Entries on spatial positioning
/---

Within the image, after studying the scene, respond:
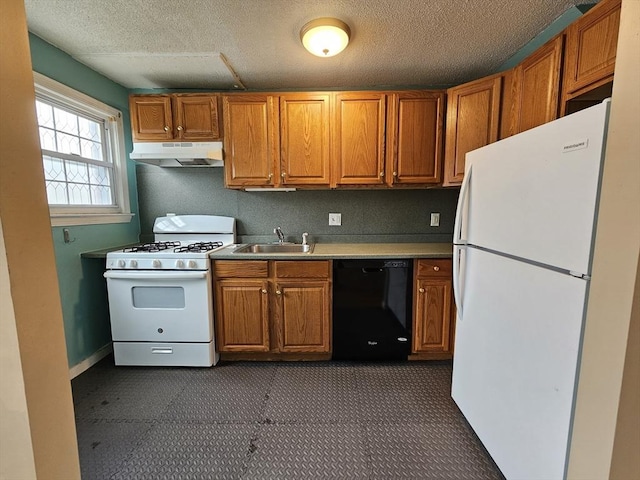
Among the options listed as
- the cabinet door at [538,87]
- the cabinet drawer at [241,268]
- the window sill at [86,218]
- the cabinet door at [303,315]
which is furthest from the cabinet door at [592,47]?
the window sill at [86,218]

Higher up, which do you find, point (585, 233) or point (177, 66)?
point (177, 66)

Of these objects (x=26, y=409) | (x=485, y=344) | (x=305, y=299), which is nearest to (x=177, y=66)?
(x=305, y=299)

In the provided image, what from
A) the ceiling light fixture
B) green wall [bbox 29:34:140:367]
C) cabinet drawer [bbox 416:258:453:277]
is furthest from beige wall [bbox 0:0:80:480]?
cabinet drawer [bbox 416:258:453:277]

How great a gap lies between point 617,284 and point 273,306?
1.96 m

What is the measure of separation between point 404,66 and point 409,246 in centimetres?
148

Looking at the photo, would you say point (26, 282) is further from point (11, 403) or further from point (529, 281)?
point (529, 281)

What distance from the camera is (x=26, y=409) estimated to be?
2.09 ft

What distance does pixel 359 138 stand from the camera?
2.36 m

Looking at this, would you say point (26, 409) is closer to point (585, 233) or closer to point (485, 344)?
point (585, 233)

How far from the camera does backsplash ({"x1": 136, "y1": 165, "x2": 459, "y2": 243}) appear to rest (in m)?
2.74

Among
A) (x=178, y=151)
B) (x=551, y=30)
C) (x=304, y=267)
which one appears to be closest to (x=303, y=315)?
(x=304, y=267)

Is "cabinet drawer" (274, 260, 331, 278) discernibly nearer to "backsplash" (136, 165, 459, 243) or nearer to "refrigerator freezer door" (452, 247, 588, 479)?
"backsplash" (136, 165, 459, 243)

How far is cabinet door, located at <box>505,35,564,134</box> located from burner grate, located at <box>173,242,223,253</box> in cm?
242

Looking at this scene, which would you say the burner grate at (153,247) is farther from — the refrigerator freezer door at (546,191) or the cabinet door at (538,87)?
the cabinet door at (538,87)
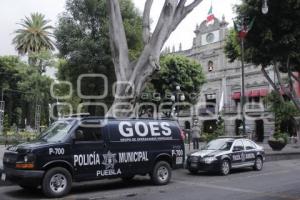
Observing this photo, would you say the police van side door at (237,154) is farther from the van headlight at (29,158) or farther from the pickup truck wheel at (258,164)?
the van headlight at (29,158)

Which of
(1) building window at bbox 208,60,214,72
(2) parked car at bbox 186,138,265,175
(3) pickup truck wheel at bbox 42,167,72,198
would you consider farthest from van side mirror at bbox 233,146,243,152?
(1) building window at bbox 208,60,214,72

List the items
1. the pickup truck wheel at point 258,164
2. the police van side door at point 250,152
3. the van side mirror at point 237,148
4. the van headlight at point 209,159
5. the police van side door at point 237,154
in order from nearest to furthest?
the van headlight at point 209,159 → the police van side door at point 237,154 → the van side mirror at point 237,148 → the police van side door at point 250,152 → the pickup truck wheel at point 258,164

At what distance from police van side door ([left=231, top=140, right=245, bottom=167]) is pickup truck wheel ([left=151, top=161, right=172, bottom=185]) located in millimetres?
4011

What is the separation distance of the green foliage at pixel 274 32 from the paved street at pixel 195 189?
1005 cm

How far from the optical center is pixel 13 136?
36.7 m

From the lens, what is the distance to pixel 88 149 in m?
12.2

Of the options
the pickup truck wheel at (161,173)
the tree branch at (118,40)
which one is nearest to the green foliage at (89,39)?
the tree branch at (118,40)

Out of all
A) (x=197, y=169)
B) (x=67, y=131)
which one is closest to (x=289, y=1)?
(x=197, y=169)

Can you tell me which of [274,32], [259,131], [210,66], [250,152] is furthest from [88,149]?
[210,66]

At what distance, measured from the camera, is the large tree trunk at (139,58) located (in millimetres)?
16062

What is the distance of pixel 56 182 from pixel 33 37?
49547 mm

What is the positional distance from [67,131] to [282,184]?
7.06 meters

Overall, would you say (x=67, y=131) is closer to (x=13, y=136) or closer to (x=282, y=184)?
(x=282, y=184)

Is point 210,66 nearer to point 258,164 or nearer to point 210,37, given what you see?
point 210,37
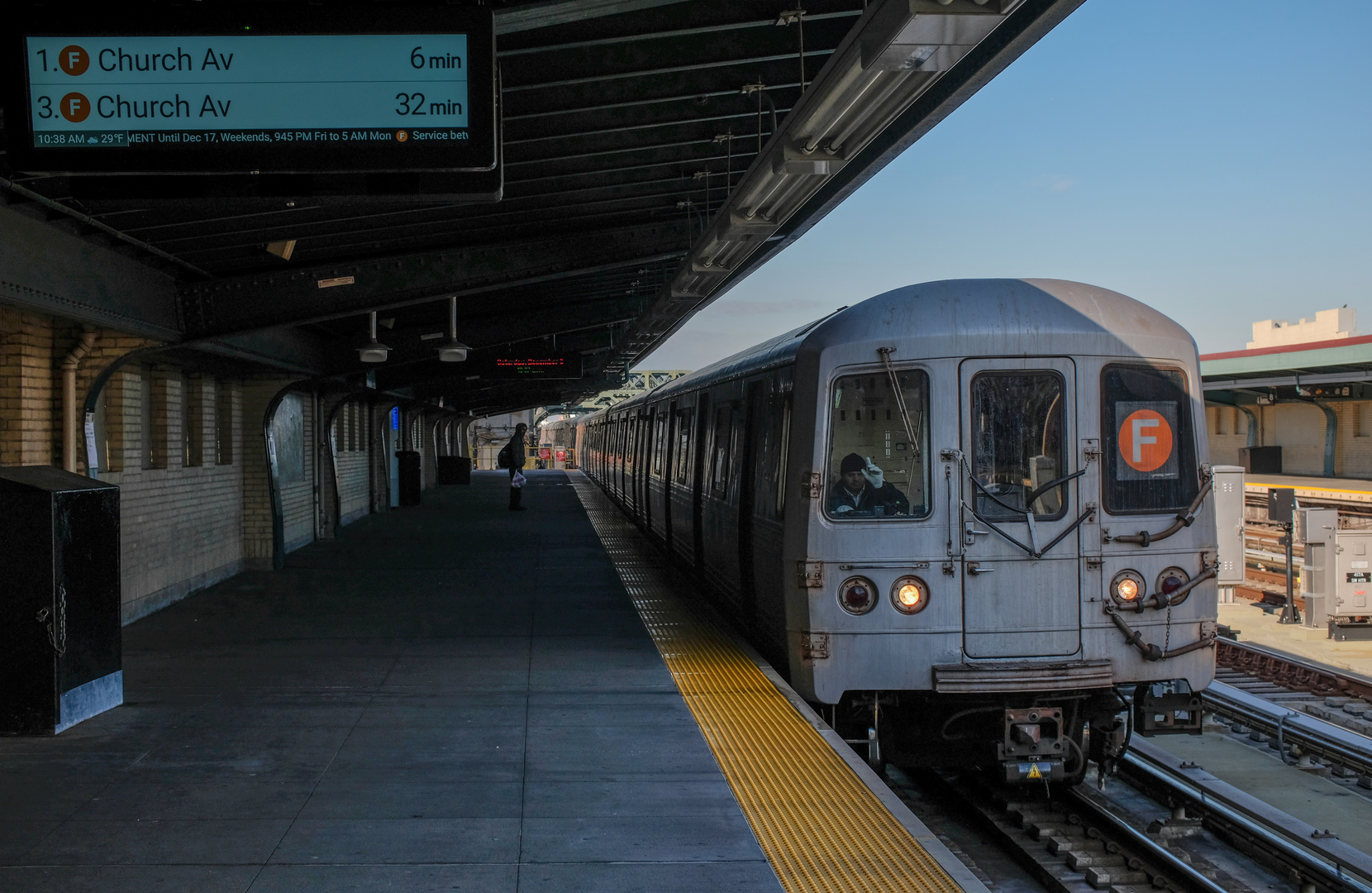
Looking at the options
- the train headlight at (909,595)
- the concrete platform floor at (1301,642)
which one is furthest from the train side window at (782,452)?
the concrete platform floor at (1301,642)

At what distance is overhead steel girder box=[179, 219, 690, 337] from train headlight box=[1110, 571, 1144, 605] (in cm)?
576

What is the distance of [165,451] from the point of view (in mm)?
10555

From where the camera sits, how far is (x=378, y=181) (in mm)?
4348

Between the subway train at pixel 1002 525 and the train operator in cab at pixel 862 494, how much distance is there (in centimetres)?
1

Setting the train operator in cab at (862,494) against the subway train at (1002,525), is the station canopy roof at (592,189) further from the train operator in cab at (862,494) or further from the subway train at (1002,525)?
the train operator in cab at (862,494)

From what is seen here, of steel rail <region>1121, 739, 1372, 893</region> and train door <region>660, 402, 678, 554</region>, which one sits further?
train door <region>660, 402, 678, 554</region>

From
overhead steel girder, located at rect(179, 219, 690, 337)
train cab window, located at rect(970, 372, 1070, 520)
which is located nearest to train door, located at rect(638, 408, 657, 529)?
overhead steel girder, located at rect(179, 219, 690, 337)

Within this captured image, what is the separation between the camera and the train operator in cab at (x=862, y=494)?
19.6 ft

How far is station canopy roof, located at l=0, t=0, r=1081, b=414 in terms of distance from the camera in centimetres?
488

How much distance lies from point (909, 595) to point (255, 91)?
3799mm

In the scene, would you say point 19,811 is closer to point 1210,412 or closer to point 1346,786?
point 1346,786

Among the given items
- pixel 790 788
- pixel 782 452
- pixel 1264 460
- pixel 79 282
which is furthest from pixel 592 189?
pixel 1264 460

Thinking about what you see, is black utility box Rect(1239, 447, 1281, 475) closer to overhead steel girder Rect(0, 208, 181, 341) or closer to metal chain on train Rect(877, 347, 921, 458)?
metal chain on train Rect(877, 347, 921, 458)

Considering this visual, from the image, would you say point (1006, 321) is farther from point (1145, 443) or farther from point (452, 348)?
point (452, 348)
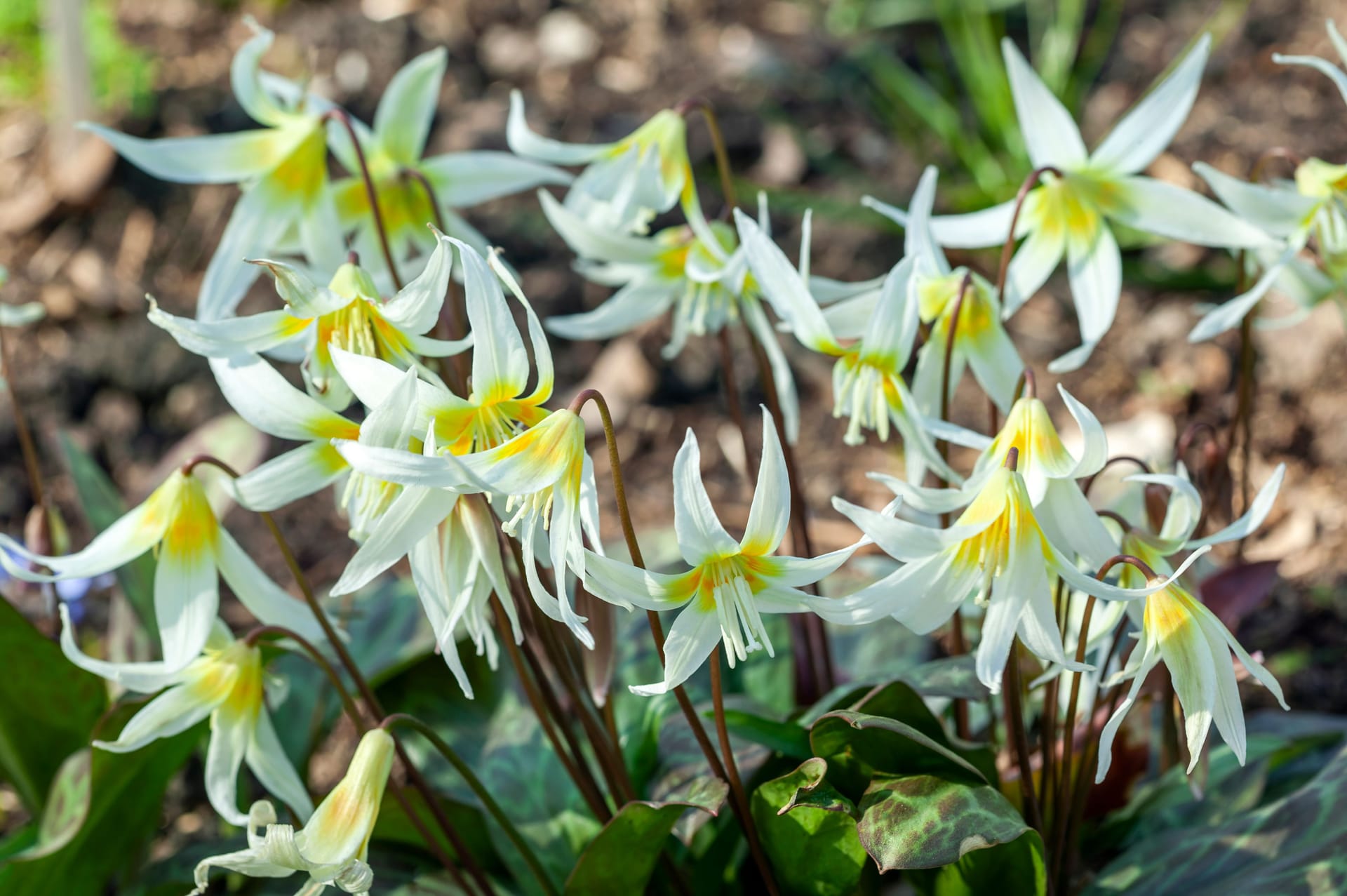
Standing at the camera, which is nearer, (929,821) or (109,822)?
(929,821)

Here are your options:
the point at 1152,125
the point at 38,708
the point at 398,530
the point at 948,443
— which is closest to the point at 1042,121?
the point at 1152,125

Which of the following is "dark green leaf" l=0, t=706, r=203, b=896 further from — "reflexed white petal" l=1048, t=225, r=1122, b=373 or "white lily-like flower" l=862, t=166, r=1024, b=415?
"reflexed white petal" l=1048, t=225, r=1122, b=373

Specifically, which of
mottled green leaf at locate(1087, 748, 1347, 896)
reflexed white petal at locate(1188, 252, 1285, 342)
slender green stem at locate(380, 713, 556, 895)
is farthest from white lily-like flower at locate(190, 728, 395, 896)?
reflexed white petal at locate(1188, 252, 1285, 342)

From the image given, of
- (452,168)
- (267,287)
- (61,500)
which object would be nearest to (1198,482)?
(452,168)

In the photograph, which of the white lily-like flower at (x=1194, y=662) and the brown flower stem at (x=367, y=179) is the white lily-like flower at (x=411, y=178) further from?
the white lily-like flower at (x=1194, y=662)

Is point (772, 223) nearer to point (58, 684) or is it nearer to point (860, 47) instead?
point (860, 47)

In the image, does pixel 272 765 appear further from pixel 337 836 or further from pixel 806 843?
pixel 806 843
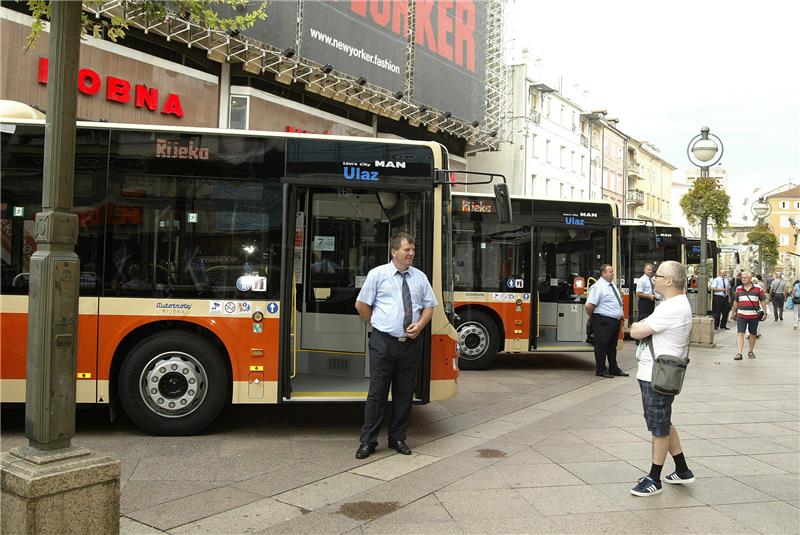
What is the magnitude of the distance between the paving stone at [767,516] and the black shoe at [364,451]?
2.81 metres

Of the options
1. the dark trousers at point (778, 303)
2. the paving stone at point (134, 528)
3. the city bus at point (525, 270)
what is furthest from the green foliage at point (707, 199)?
the paving stone at point (134, 528)

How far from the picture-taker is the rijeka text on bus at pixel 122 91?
45.0 ft

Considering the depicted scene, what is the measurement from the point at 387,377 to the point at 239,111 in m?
13.9

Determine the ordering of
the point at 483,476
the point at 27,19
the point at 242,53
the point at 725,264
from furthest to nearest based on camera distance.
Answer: the point at 725,264 → the point at 242,53 → the point at 27,19 → the point at 483,476

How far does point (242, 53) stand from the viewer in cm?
1712

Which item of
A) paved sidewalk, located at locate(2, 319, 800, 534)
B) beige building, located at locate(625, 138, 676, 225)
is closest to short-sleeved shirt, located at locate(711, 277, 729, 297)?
paved sidewalk, located at locate(2, 319, 800, 534)

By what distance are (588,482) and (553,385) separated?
17.0 feet

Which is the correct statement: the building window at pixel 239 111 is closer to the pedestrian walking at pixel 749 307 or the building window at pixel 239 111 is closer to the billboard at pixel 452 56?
the billboard at pixel 452 56

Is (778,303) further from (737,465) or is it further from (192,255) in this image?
(192,255)

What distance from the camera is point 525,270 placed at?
39.1ft

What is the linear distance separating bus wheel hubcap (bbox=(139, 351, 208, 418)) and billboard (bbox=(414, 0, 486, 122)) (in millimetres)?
18892

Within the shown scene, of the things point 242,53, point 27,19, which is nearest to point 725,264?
point 242,53

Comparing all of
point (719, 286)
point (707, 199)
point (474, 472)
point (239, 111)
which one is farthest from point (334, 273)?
point (719, 286)

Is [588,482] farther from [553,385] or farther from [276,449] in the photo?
[553,385]
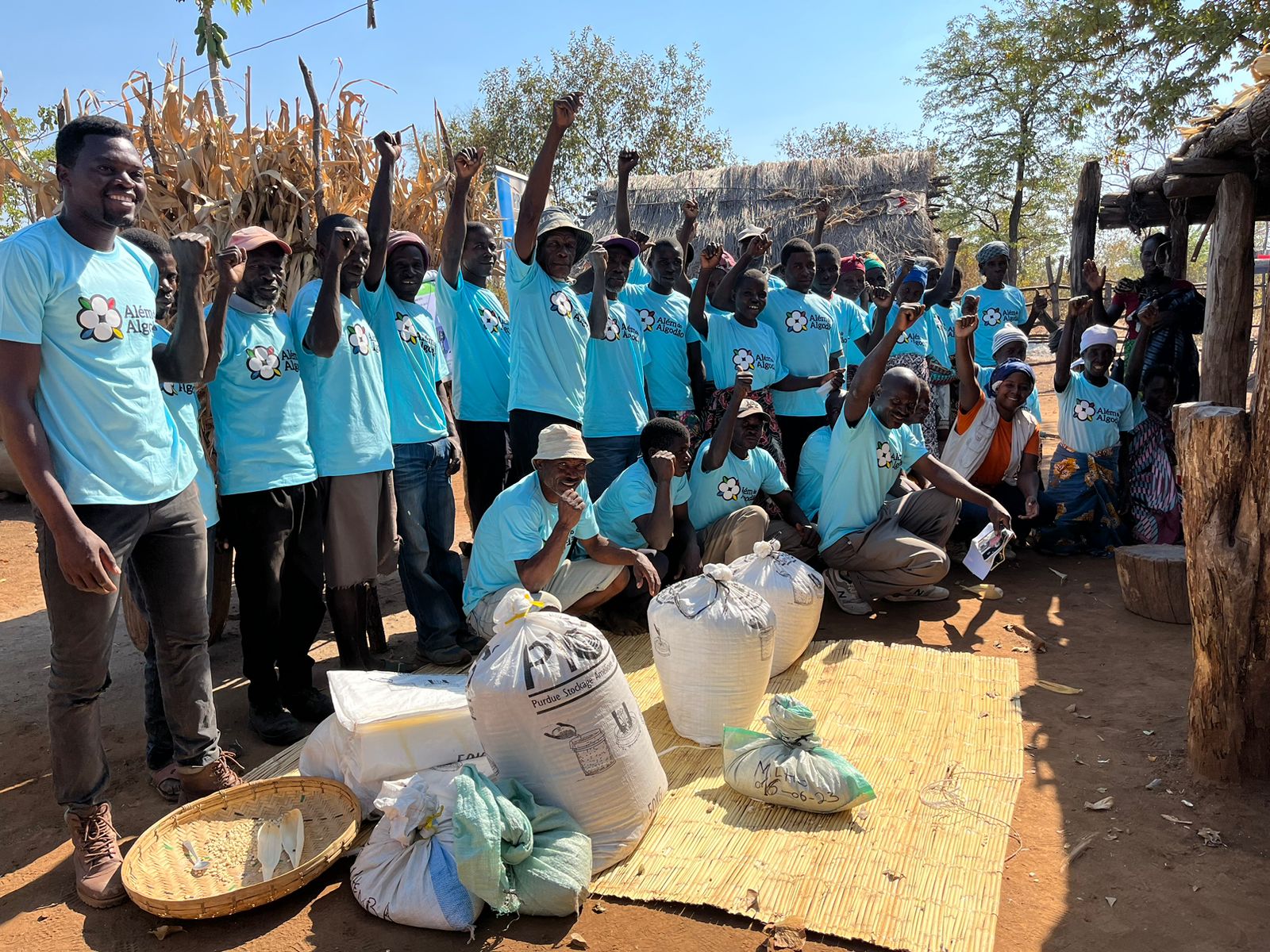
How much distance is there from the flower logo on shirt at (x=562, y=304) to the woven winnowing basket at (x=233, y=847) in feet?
8.38

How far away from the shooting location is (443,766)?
309cm

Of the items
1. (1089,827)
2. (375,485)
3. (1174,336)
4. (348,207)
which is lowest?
(1089,827)

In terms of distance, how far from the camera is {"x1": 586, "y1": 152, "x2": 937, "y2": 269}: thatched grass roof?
11.4m

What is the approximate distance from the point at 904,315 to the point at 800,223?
770 centimetres

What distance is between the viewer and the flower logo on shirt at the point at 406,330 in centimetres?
432

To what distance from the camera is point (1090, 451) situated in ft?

\---

• What is required: Beginning at the line with "Comparing all of", reproduce each line exactly through the last line of the records above, with pictures left out.

• Exercise response:
Comparing all of
point (719, 286)
point (707, 199)
point (474, 472)
point (239, 111)
which one is farthest from point (334, 273)?
point (719, 286)

Is [588,482] farther from [553,385] or farther from [276,449] in the photo?
[553,385]
How much distance is there from the flower logo on shirt at (x=562, y=304) to the woven winnowing basket at (x=233, y=847) in feet?
8.38

How far away from the shooting location is (443,766)?
309cm

Of the items
1. (1089,827)
2. (375,485)
3. (1174,336)
4. (348,207)
which is lowest?
(1089,827)

In terms of distance, how far from the camera is {"x1": 586, "y1": 152, "x2": 937, "y2": 269}: thatched grass roof?
11.4m

What is the approximate distance from the point at 904,315 to the point at 800,223?
770 centimetres

What distance is between the viewer and the flower logo on shirt at the point at 406,330 in centimetres?
432

To what distance from the camera is point (1090, 451) situated in ft?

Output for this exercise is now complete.